Размер шрифта
-
+

Пастернак в жизни - стр. 57

И через минуту, куда-то вглядевшись:

– Нет, это не то!..

Образ за образом потекли из его души. Все в разрыве, все кусками, дробью, взлетами. И в другой раз, с мукой и тоской, воскликнул он, оскалив белые зубы, как у негра:

– Мир – это музыка, к которой надо найти слова. Надо найти слова!

Я остановился от удивления. Музыкант должен был сказать как раз наоборот: мир – это слова, к которым надо написать музыку, но поэт должен был бы сказать именно так, как сказал Боря. А считалось, что он музыкант. Я эти слова запомнил навсегда. И «кит» в Сокольниках стал мне ясен: это была попытка найти слова – свои слова! – к тихому плаванью облаков, к музыке предвечерних сосен, металлически чисто и грустно шумящих, перешумливающихся друг с другом на закате.

(Дурылин С.Н. В своем углу. С. 306–307)
* * *

…Не знаю, каким именно образом случай свел меня с писателем С.П. Бобровым, через него с поэтом Борисом Пастернаком. Пастернак покорил меня всем: и внешностью, и стихами, и музыкой. Через Боброва я познакомился и с Валерием Брюсовым, Федором Сологубом и другими тогдашними крупными литераторами. Раза два бывал в «Обществе свободной эстетики», где все было любопытно и непохоже на обычное. Однако все эти впечатления первого знакомства заслонило вскоре иное. Это была встреча с Владимиром Маяковским.

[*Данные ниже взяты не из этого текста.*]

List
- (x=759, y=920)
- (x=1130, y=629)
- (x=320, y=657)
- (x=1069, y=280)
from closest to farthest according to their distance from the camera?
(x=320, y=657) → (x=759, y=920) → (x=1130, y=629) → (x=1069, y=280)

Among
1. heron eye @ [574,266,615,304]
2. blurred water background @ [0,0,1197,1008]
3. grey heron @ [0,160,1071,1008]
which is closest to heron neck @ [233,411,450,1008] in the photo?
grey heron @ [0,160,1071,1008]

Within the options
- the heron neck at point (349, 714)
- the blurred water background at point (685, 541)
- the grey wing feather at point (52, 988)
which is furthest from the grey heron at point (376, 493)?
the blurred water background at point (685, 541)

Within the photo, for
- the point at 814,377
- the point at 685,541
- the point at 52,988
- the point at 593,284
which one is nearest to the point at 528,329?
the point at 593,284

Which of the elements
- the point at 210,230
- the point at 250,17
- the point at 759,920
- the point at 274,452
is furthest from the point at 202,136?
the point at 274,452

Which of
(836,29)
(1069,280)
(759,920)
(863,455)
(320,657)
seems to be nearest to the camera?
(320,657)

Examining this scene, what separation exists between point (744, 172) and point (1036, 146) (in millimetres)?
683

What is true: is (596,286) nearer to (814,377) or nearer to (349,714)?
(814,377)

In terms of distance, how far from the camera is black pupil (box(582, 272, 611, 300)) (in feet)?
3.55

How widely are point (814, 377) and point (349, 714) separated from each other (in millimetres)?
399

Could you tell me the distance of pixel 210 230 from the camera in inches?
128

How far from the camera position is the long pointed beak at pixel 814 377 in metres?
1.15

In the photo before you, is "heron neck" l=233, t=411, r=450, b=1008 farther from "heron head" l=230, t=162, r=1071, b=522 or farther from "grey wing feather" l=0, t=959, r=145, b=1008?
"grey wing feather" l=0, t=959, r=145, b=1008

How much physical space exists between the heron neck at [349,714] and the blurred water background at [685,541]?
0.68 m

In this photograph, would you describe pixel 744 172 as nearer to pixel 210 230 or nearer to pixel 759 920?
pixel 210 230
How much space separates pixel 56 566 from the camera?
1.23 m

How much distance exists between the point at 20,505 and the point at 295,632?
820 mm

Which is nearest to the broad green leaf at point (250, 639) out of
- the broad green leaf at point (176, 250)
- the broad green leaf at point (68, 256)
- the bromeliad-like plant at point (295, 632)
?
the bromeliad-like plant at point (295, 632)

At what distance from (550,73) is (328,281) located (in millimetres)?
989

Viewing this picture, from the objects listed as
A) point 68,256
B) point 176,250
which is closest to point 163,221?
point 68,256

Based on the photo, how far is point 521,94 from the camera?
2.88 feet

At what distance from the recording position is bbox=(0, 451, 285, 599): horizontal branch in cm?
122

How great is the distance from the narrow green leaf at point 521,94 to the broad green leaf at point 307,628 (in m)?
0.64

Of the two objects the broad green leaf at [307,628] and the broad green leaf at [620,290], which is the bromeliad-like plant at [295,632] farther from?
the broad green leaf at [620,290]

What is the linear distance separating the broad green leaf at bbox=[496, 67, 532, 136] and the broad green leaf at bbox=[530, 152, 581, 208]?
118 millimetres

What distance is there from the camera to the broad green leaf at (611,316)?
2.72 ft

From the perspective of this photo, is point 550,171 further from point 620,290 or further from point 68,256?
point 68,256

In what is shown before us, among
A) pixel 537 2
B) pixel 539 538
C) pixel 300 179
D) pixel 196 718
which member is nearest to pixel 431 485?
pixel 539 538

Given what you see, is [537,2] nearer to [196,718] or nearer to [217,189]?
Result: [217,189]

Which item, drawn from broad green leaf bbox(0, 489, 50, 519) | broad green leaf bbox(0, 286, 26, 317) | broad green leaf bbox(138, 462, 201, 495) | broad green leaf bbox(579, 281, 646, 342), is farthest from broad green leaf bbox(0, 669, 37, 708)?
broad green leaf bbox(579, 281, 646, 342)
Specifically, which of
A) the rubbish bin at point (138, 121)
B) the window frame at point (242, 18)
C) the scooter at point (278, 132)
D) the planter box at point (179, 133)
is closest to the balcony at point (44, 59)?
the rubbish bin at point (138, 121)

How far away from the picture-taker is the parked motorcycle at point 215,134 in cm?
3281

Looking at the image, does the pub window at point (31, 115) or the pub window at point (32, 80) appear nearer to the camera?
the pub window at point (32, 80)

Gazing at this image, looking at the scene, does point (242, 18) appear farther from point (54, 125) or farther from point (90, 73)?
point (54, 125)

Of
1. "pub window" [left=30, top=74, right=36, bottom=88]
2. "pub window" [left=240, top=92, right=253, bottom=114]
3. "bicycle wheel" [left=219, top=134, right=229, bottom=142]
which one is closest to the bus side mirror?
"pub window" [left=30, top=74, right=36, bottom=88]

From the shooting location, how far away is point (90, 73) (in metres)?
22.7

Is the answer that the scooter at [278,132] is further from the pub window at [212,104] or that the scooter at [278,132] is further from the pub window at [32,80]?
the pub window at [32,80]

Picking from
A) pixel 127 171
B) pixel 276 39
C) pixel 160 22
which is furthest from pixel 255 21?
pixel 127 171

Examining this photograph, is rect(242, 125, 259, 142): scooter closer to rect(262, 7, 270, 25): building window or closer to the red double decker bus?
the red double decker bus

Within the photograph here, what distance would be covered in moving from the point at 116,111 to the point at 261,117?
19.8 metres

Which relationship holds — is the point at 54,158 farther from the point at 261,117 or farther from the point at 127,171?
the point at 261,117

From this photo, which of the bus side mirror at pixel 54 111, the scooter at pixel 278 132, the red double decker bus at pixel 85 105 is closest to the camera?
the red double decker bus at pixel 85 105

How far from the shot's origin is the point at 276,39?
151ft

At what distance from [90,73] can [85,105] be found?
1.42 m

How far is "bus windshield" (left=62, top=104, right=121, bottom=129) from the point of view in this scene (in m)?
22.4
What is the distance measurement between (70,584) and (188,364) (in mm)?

(Асеев Н.Н. Путь в поэзию // Асеев Н.Н. Стихотворения и поэмы. Л., 1967. С. 55)
* * *

Я снимал комнату с окном на Кремль. Из-за реки мог во всякое время явиться Николай Асеев. Он пришел бы от сестер С.[86], семьи, глубоко и разнообразно одаренной. Я узнал бы в вошедшем: воображенье, яркое в беспорядочности, способность претворять неосновательность в музыку, чувствительность и лукавство подлинной артистической натуры. Я его любил. Он увлекался Хлебниковым. Не пойму, что он находил во мне. От искусства, как и от жизни, мы добивались разного.

(Пастернак Б.Л. Охранная грамота)
* * *

…Мы вспоминали Блока, Белого, потом бросались читать Баратынского, Языкова. Ужасно любили Коневского[87], а за него даже и Брюсова (который уже от нас как-то отходил, оттертый с переднего плана мучительной красотой мертвенно прекрасного Блока). «А ты, Боря? А твои стихи? Почему не читаешь?» «Подожди, – ответил он, – вот, знаешь, через неделю. Принесу к тебе, мы сядем вместе. Дверь закроем. И я прочту. И Николай тоже. Мне интересно, то есть что вы скажете». Моя комната в полуподвале с огромным темным окном, которое выходило в тоннель. Вечер. Дверь закрыта. За дверью чужие (я снимал комнатенку в большой квартире). Мы сидим с Николаем. На единственном столе угощенье – одна бутылка пивца на троих. Боря входит словно крадучись. «Знаешь, – говорит он, немножко театрально запинаясь, словно бы на сцене Художественного театра, – я хотел, то есть не то что хотел, а так уж вышло… Собрался совсем позвонить тебе, Сергей, и сказать: “Я не приду”. Потому что думал, что я еще одну вещь совсем переделаю заново, но она как-то не слушается. Не знаю, а мне не хотелось показывать, когда все еще так неточно и сыро. Но потом сестра меня застыдила. Ну и вот».